Mayor Bill de Blasio’s administration and Alexandria Real Estate Equities Inc. agreed to expand a life-science campus in the midtown Manhattan neighborhood of Kips Bay, according to the New York City Economic Development Corp. Alexandria will break ground on a 550,000-square-foot tower in 2020, the third building on the campus that caters to the drug industry and other researchers.
Governments around the world are courting fast-growing biotechnology and pharmaceutical companies, which offer higher-than-average salaries. That includes New York, whose life-science ecosystem is smaller than those of Boston and San Francisco despite having many of the same resources as those cities: research hospitals, top-tier universities, and access to capital. In part, that can be attributed to the lack of lab space in New York.
Over the past decade, the city has worked to change that, first under former Mayor Michael Bloomberg, and now de Blasio. The first building on the Alexandria campus in Kips Bay opened in 2010 and a second opened in 2013. The site now counts Bristol-Myers Squibb Co., Eli Lilly & Co. and biotechnology company Cellectis SA among its tenants. In 2016, de Blasio announced a $500 million initiative to spur growth of the industry.

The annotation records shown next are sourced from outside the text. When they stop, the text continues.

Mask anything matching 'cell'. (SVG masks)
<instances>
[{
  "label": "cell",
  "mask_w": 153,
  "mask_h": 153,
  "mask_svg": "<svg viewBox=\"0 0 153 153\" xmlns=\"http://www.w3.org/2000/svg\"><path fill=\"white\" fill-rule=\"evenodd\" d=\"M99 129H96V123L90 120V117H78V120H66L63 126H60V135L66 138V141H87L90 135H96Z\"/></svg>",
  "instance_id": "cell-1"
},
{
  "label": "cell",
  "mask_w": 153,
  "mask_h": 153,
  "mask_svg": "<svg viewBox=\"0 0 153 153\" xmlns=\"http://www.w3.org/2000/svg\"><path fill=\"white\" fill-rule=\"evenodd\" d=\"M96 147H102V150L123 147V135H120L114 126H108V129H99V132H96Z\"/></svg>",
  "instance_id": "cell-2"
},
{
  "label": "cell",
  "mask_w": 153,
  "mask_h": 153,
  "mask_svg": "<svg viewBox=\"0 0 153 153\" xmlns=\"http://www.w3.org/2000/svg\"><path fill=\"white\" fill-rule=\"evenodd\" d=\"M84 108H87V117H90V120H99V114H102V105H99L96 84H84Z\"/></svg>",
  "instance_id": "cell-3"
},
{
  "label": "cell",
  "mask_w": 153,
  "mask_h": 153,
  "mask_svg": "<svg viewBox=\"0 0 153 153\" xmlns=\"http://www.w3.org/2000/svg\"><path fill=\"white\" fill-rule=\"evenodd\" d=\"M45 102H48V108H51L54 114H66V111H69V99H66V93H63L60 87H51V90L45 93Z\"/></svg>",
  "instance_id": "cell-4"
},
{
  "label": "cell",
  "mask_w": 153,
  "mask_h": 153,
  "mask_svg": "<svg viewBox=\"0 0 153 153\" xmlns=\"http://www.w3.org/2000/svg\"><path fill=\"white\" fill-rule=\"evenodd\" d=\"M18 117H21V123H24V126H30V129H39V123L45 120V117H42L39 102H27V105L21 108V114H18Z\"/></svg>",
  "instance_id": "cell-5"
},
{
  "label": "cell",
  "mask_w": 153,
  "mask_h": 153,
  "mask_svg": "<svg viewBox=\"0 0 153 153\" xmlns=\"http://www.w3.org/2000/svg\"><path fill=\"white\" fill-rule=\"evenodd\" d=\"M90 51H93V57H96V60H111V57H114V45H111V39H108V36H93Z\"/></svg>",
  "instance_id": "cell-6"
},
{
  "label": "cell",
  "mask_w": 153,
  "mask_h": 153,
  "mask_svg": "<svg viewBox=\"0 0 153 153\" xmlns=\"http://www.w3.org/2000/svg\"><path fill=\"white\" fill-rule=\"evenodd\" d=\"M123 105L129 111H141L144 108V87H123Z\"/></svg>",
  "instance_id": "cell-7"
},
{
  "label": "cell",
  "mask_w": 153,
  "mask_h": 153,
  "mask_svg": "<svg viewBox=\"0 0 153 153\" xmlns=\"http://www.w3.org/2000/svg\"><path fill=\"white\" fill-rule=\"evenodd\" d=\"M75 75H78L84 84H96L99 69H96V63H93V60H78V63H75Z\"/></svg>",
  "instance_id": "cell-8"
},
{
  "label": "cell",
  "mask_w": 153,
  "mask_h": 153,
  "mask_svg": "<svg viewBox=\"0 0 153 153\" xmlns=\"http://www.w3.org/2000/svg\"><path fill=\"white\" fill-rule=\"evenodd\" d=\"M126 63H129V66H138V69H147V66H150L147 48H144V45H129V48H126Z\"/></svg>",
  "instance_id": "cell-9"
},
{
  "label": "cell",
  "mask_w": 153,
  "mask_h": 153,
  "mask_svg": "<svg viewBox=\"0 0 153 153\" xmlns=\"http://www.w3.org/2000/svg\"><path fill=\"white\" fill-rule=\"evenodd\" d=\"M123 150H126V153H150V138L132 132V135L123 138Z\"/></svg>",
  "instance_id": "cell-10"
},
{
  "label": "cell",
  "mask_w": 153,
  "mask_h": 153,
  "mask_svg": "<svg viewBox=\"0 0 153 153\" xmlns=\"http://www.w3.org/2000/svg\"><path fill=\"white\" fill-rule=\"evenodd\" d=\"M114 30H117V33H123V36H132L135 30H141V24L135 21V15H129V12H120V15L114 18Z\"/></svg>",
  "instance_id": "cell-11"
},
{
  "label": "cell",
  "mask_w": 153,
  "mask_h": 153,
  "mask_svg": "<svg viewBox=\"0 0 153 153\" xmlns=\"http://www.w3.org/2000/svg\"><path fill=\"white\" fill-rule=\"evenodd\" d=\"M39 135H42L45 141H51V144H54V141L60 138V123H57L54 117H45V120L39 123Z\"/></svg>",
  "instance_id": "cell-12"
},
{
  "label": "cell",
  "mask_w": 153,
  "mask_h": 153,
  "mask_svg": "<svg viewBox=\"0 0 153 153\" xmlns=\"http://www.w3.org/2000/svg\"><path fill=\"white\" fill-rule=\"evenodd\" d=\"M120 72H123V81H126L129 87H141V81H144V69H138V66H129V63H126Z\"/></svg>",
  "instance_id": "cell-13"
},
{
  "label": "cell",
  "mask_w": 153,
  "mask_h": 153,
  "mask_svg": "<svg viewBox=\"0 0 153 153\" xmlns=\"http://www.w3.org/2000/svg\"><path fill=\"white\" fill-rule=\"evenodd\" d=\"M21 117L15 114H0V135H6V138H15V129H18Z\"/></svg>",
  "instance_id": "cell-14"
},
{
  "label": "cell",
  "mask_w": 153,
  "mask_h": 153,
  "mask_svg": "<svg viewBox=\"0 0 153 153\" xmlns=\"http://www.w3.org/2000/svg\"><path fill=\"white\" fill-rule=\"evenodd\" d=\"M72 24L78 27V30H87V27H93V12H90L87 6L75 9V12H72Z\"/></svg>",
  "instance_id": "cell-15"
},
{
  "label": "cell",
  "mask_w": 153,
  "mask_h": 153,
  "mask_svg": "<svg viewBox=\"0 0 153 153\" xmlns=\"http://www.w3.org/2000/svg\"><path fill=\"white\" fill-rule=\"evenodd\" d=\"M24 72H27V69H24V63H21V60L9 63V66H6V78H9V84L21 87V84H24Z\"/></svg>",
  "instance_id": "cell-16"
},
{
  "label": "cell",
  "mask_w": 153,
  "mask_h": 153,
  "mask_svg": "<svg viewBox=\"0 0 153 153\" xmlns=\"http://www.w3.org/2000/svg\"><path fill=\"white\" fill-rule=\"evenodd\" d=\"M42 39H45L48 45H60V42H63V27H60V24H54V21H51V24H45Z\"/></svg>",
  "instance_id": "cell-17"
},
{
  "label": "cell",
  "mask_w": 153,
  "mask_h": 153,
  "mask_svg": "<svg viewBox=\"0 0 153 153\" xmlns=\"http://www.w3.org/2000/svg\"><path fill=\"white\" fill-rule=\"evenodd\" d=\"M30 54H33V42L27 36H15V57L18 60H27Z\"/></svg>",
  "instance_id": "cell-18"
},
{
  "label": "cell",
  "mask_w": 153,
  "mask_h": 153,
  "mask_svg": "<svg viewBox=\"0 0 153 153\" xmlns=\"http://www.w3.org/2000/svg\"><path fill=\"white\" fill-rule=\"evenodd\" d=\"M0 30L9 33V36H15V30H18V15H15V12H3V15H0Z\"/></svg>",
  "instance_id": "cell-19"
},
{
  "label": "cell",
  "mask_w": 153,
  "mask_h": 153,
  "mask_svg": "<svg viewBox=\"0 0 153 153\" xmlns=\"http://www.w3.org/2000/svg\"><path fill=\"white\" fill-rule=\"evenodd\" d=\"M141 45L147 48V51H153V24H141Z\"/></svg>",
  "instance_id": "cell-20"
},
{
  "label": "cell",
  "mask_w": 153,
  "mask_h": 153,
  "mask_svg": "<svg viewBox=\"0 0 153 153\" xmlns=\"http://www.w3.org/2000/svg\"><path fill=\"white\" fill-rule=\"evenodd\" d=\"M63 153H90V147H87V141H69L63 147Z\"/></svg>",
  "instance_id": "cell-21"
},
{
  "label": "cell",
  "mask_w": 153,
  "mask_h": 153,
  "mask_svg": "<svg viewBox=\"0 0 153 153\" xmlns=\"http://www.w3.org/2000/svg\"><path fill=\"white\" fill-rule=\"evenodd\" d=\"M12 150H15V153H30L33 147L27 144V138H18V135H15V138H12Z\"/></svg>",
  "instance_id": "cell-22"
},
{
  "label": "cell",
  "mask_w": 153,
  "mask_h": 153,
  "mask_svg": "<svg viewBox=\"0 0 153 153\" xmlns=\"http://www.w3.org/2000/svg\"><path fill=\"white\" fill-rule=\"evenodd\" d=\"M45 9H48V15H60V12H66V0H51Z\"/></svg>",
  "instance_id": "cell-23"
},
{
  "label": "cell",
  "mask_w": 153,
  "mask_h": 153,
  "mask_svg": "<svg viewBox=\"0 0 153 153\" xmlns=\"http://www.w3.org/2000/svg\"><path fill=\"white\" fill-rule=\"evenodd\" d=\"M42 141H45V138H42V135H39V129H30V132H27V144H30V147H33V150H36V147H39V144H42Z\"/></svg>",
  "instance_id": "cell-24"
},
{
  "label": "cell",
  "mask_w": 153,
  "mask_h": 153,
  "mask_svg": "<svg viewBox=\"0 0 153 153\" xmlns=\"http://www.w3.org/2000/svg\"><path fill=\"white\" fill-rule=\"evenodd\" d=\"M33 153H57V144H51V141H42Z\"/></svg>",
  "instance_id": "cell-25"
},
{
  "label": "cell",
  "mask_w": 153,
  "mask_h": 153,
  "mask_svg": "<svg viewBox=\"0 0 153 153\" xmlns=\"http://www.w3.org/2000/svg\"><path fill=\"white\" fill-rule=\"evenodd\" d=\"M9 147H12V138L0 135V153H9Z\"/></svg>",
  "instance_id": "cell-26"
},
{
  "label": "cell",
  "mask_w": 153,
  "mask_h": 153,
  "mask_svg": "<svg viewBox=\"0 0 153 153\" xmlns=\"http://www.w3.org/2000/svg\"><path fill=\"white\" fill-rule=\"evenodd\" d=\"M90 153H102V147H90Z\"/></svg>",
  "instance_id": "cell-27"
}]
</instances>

Alexandria has built a $13 billion empire by developing lab space for biotechnology companies in research hubs around the U.S. In an interview last month, founder and Chairman Joel Marcus called New York “one of our crown jewels” and said that the city’s life-science industry was still in the first decade of a 25-year-long development period. In July, Alexandria bought a building that makes up Pfizer Inc.’s headquarters on East 42nd Street after the pharmaceutical giant said it would move to Hudson Yards.
A surge in initial public offerings and private investment into biotech startups this year has sent real estate prices in Cambridge, Massachusetts, the industry’s largest cluster, soaring. Lab space in Kendall Square now rents for more than average prices in midtown Manhattan. Alexandria, which says it’s the largest operating landlord in the area after the Massachusetts Institute of Technology, has been one of the biggest beneficiaries of the boom.
New York officials want to keep companies whose research is spun out of its universities and research hospitals in the city, rather than losing talent to places where lab space may be more readily available.
“I don’t want to read in the paper that scientists who trained at Columbia or NYU are taking their show on the road and going up to Cambridge,” said Alicia Glen, New York City Deputy Mayor for Housing and Economic Development, in a telephone interview. “New York City is the epicenter of so many different sectors and we need to be very conscious of the fact that we need to diversify our economy.”
The city, which owns the underlying land, has been in negotiations with Alexandria over how to best develop the site. Glen said that while the exact tenant mix is yet to be determined, she expects that the building will include incubator space where biotech companies in early stages will be able to conduct lab work.